Fair trade: On the 29th COP and India’s carbon market
India must develop a transparent carbon trade policy
While carbon markets came into existence nearly two decades ago, they have been plagued by opacity and criticism that they only created the illusion of emission reductions. Although such markets have revived, confusion remains about how credits may be verified. There is optimism that Baku may see a final resolution of this problem and that the first legal credits may begin to be claimed by countries next year. India, due to its voluntary commitment to generate half its electricity from non-fossil energy sources by 2030, stands to gain as a host of several carbon-reduction projects. Additionally, there are also mushrooming private sector enterprises in India setting up innovative forestry projects that reportedly lock carbon and can be claimed as credits by multinational companies, traded through so-called voluntary carbon markets.

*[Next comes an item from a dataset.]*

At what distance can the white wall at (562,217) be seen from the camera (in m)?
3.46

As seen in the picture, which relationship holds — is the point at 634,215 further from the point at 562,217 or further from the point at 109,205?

India’s iron and steel industries are among the nine types of industries expected to meet emission intensity standards by 2025. By restricting the amount of carbon per unit of production, this will, depending on regulatory enforcement, formally kick-start India’s carbon market. However, this will invite complex calculations and, given the experience of a related energy-efficiency trading scheme, run the risk of not exerting enough pressure on companies to comply. While calculating carbon saved is a fraught exercise, India must aim, through its research institutions and authorities, to evolve a transparent and fair policy that is on a par with the best internationally.